DEPTH SEPARATION WITH MULTILAYER MEAN-FIELD NETWORKS

Abstract

Depth separation-why a deeper network is more powerful than a shallower onehas been a major problem in deep learning theory. Previous results often focus on representation power. For example, Safran et al. ( 2019) constructed a function that is easy to approximate using a 3-layer network but not approximable by any 2-layer network. In this paper, we show that this separation is in fact algorithmic: one can learn the function constructed by Safran et al. ( 2019) using an overparameterized network with polynomially many neurons efficiently.
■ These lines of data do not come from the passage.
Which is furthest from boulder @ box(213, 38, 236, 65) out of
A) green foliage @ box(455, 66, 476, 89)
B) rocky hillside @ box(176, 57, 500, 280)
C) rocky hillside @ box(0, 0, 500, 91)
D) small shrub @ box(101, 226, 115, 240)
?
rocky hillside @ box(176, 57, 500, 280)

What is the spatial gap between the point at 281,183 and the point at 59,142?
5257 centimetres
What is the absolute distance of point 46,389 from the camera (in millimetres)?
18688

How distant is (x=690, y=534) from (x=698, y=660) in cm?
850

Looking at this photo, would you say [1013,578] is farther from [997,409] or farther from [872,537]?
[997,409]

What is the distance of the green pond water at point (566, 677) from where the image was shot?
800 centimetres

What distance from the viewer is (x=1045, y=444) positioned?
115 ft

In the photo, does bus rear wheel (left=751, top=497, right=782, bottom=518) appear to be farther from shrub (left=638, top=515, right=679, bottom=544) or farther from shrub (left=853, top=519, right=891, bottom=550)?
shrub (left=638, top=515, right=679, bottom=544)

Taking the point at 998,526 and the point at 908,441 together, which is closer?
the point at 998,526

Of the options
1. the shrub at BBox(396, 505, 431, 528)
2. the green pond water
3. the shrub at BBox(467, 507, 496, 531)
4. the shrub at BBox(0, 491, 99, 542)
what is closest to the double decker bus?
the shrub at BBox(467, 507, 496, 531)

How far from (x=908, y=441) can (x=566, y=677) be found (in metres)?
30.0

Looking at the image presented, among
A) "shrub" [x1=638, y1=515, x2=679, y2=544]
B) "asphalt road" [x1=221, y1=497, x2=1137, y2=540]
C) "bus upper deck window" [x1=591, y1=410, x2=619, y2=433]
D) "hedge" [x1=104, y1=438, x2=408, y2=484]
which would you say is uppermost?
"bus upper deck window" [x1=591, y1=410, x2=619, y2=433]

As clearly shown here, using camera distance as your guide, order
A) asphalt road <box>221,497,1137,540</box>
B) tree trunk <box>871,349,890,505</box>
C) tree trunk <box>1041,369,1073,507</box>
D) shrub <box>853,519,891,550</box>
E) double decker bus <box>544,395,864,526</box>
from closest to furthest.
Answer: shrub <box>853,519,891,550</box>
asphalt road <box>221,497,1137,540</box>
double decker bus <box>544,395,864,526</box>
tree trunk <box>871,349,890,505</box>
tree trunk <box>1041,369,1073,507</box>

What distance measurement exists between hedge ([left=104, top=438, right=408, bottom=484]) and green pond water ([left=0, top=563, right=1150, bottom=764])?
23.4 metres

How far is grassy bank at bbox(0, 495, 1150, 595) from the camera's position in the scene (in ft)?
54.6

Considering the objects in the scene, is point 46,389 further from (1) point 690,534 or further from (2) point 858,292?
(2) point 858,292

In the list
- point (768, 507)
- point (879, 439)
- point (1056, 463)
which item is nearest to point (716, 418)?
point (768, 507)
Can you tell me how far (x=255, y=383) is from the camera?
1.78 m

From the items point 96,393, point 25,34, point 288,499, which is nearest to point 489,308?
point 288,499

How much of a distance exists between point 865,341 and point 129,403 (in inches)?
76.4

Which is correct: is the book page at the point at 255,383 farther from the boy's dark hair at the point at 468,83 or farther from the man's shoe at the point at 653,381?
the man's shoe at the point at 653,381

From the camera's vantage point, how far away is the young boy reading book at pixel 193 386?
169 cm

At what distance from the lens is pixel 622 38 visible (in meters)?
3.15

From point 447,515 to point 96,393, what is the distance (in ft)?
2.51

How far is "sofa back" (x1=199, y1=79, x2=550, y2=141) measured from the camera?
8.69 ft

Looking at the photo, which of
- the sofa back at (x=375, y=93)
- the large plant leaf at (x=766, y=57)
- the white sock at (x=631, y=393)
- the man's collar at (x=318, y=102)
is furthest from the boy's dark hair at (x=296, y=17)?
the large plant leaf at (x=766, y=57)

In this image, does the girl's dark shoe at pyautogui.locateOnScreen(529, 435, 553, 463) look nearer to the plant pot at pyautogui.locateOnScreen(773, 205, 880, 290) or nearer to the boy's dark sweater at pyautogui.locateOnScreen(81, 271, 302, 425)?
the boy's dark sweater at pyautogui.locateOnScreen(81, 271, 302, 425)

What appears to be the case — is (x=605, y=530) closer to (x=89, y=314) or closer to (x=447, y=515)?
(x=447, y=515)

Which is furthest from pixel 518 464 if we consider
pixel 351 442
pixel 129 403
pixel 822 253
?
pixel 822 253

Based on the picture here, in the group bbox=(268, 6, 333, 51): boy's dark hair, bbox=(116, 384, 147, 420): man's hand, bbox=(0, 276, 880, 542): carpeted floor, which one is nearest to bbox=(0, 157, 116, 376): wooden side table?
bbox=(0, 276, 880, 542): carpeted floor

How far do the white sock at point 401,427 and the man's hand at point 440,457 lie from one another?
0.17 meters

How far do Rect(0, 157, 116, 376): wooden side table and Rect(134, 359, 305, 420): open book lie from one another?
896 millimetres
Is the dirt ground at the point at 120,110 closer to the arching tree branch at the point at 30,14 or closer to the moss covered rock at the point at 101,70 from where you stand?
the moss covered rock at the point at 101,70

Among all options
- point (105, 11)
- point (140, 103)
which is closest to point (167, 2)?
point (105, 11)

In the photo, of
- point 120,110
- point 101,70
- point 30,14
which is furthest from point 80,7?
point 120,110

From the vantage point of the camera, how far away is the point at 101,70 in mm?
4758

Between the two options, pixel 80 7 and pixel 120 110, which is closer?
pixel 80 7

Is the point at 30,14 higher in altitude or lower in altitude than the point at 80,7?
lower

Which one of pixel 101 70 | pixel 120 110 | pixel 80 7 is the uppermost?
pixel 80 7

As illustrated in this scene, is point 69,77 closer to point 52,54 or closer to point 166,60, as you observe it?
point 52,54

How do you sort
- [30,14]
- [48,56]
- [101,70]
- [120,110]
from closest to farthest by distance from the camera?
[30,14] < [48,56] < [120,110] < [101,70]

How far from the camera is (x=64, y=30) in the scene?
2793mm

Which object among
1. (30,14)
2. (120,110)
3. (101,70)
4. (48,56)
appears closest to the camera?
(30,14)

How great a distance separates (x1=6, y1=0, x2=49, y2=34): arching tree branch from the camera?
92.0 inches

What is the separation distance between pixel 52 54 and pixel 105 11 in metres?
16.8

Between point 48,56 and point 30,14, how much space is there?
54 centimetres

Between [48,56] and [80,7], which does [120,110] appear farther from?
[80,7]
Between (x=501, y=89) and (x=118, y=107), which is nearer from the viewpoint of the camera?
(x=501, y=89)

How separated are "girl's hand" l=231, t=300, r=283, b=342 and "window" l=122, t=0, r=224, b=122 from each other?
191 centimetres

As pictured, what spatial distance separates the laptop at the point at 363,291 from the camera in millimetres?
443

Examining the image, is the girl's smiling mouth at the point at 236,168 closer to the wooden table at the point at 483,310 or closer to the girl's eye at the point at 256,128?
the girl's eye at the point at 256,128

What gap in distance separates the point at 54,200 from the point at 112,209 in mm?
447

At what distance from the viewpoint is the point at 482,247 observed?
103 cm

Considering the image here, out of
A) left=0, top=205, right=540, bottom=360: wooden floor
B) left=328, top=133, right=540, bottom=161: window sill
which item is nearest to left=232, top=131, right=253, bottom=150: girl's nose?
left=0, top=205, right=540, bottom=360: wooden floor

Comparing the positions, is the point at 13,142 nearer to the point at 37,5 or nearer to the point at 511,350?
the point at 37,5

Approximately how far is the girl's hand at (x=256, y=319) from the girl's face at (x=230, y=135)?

Our result relies on a new way of extending the mean-field limit to multilayer networks, and a decomposition of loss that factors out the error introduced by the discretization of infinite-width mean-field networks.

1. INTRODUCTION

One of the mysteries in deep learning theory is why we need deeper networks. In the early attempts, researchers showed that deeper networks can represent functions that are hard for shallow networks to approximate (Eldan & Shamir, 2016; Telgarsky, 2016; Poole et al., 2016; Daniely, 2017; Yarotsky, 2017; Liang & Srikant, 2017; Safran & Shamir, 2017; Poggio et al., 2017; Safran et al., 2019; Malach & Shalev-Shwartz, 2019; Vardi & Shamir, 2020; Venturi et al., 2022; Malach et al., 2021) . In particular, seminal works of Eldan & Shamir (2016) ; Safran et al. (2019) constructed a simple function (f * (x) = ReLU(1 -∥x∥)) which can be computed by a 3-layer neural network but cannot be approximated by a 2-layer network. However, these results are only about the representation power of neural networks and do not guarantee that training a deep neural network from reasonable initialization can indeed learn such functions. In this paper, we prove that one can train a neural network that approximates f * (x) = ReLU(1 -∥x∥) to any desired accuracy -this gives an algorithmic separation between the power of 2-layer and 3-layer networks. To analyze the training dynamics, we develop a new framework to generalize mean-field analysis of neural networks (Chizat & Bach, 2018; Mei et al., 2018) to multiple layers. As a result, all the layer weights can change significantly during the training process (unlike many previous works on neural tangent kernel or fixing lower-layer representations). Our analysis also gives a decomposition of loss that allows us to decouple the training of multiple layers. In the remainder of the paper, we first introduce our new framework for multilayer mean-field analysis, then give our main result and techniques. We discuss several related works in the algorithmic aspect for depth separation in Section 1.3. Similar to standard mean-field analysis, we first consider the infinite-width dynamics in Section 3, then we discuss our new ideas in discretizing the result to a polynomial-size network (see Section 4).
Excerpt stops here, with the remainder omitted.